In some embodiments, the detection result indicates that the input data point is an outlier in response to that the normalized distance value is greater than the threshold value. Alternatively, in some embodiments, the detection result indicates that the input data point is an inlier in response to that the normalized distance value is less than or equal to the threshold value.
As to above normalization of operation S303, specifically, in some embodiments, an average of the one or more remaining distances are calculated, and then the minimum distance divided by the average of the one or more remaining distances equals a normalized distance ratio serving as the normalized distance value. The threshold value is a threshold ratio.

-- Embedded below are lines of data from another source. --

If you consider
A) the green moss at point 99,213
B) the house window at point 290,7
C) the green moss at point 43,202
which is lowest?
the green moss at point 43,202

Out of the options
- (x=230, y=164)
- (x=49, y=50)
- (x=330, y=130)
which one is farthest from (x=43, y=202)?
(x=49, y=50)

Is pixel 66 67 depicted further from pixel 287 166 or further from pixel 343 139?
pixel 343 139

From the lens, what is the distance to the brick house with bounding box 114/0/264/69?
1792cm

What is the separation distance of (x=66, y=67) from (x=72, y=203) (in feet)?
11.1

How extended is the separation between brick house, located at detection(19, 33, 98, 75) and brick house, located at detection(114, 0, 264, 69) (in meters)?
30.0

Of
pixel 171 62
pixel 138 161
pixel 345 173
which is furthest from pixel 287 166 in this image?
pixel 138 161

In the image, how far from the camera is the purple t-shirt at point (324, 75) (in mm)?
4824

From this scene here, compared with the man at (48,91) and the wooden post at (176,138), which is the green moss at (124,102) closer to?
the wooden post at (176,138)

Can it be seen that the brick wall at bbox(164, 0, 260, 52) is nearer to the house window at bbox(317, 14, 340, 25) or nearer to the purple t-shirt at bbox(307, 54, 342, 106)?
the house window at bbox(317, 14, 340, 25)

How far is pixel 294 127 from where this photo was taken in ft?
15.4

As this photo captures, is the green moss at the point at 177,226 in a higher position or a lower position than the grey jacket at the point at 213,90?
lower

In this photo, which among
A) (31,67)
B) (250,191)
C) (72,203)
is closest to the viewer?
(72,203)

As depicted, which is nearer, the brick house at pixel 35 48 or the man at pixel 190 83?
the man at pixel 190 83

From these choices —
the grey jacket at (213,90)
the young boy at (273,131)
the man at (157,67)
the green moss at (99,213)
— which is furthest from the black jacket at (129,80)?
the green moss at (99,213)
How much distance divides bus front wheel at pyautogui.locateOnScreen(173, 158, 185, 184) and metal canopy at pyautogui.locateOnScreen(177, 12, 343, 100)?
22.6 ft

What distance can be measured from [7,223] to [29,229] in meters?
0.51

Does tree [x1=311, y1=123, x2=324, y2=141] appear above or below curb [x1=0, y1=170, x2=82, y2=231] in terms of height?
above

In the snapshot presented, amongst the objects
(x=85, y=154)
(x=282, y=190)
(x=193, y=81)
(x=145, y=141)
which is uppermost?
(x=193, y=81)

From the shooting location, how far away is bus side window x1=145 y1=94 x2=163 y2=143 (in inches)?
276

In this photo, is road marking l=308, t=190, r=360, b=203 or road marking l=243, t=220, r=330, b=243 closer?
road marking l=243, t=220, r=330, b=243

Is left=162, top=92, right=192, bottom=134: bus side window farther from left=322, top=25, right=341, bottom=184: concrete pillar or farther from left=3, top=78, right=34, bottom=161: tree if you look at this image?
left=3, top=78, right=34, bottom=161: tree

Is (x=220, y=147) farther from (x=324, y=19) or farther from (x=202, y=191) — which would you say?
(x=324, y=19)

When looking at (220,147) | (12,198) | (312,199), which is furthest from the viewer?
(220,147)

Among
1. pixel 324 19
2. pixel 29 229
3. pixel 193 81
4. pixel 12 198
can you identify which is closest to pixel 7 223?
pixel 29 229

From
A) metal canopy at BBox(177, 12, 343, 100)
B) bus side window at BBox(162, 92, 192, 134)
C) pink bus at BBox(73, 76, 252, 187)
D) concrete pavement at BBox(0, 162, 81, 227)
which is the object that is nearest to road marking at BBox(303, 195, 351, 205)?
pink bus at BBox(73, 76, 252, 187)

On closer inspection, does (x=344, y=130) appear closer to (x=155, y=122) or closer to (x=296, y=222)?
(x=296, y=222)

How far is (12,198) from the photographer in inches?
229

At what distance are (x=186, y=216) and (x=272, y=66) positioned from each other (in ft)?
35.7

In some embodiments, before operation S301, in the method 300, data points are collected from a plurality of classes of labeled training data respectively to generate respective data matrixes, columns of each of the respective data matrixes are utilized to span each of the subspaces correspondingly, and then all of data points of the subspaces are normalized to be unit-norms respectively. In this way, the data model of the plurality of subspaces is established.
In view of the above, technical advantages are generally achieved, by embodiments of the present disclosure. In the present disclosure, all of the distances from the input data point to the subspaces respectively are considered, and the remaining distances are utilized to normalize the minimum distance. Compared with conventional manners (e.g., SCI, GPD and so on), the system 100 and method 300 have low algorithmic complexity, so that the present disclosure can be suited for real-time applications. In practice, the performance of the system 100 and method 300 is better than SCI, GPD and above control experiment. Especially in the case of high compression rate, the present disclosure is less affected by the data distortion due to dimensional reduction.
It will be apparent to those skilled in the art that various modifications and variations can be made to the structure of the present invention without departing from the scope or spirit of the invention. In view of the foregoing, it is intended that the present invention cover modifications and variations of this invention provided they fall within the scope of the following claims.